Segundo a facilitadora Suzana Martins, a receptividade foi positiva, mas ainda esbarra na falta de participação, pois algumas responsáveis não conseguem comparecer a todos os encontros. Para solucionar o problema, a Prefeitura tem oferecido o transporte até a Bernardo de Souza.
As primeiras observações demonstram a preocupação das famílias em buscar meios para a construção de um lar seguro, onde os filhos possam crescer e se desenvolver em paz. Falta de apoio dos companheiros e familiares na criação, e a dificuldade em conseguir emprego, também foram assuntos que se destacaram nas conversas com as mães.
“É preciso entender que a criança não domina determinados comportamentos e tem ações egocêntricas na formação de sua personalidade”, esclareceu a coordenadora pedagógica Suzana Martins.

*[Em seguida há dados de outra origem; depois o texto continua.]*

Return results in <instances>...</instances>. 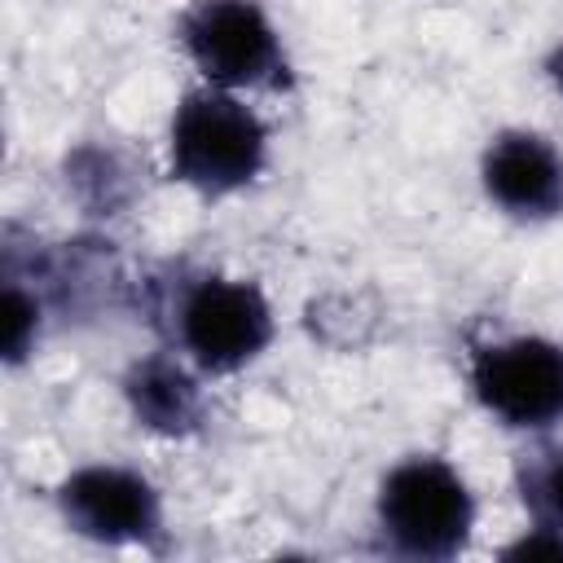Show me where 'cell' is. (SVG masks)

A faixa etária dos 3 anos é conhecida como “Tantrum Threes” – em tradução “Três Anos da Birra” –, quando as crianças têm atitudes egocêntricas, relacionadas a afirmação da personalidade.
O desejo de que os filhos tenham um futuro longe da violência fez com que Íris buscasse meios de criá-los em ambientes mais saudáveis, e encontrasse apoio nas sessões do ACT.
“Quero que meus filhos tenham um futuro feliz e não sejam influenciados pelos exemplos ruins. Que tenham a mente madura para escolher o próprio caminho”, contou a moradora da Balsa.
Rosa é mãe de gêmeas de 9 anos e de outra menina de 2. Residente à Sanga Funda, ela conta que quando foi convidada para participar dos encontros não imaginava o que aconteceria; foi surpreendida. Nas conversas com as outras participantes e a facilitadora, encontrou ajuda para entender como agir nos momentos em que as filhas demandam mais firmeza. “Aprendi a parar e pensar quando as meninas exigem mais atenção no dia a dia. Espero que elas se acalmem e depois converso”, afirmou Rosa.
A facilitadora Suzana explica que enquanto os meninos são atingidos, em maior grau, pela agressão física, as meninas sofrem mais com o dano emocional. Além dessas formas, o abuso sexual e as negligências – desde a privação de carinho até necessidades básicas – são verificadas como violências e precisam ser combatidas.
“A sociedade naturaliza a violência, mas ela não é normal. O sofrimento causado a criança hoje, é levado para o resto da vida”, afirma Suzana.
No ACT, os pais participarão de atividades que incentivam o controle da raiva, além da importância de saber utilizar os meios eletrônicos de maneira sadia. A disciplina e os exemplos familiares também serão abordados, a fim de que as famílias entendam que a mudança de comportamento é a melhor saída para criar filhos felizes e longe de abusos.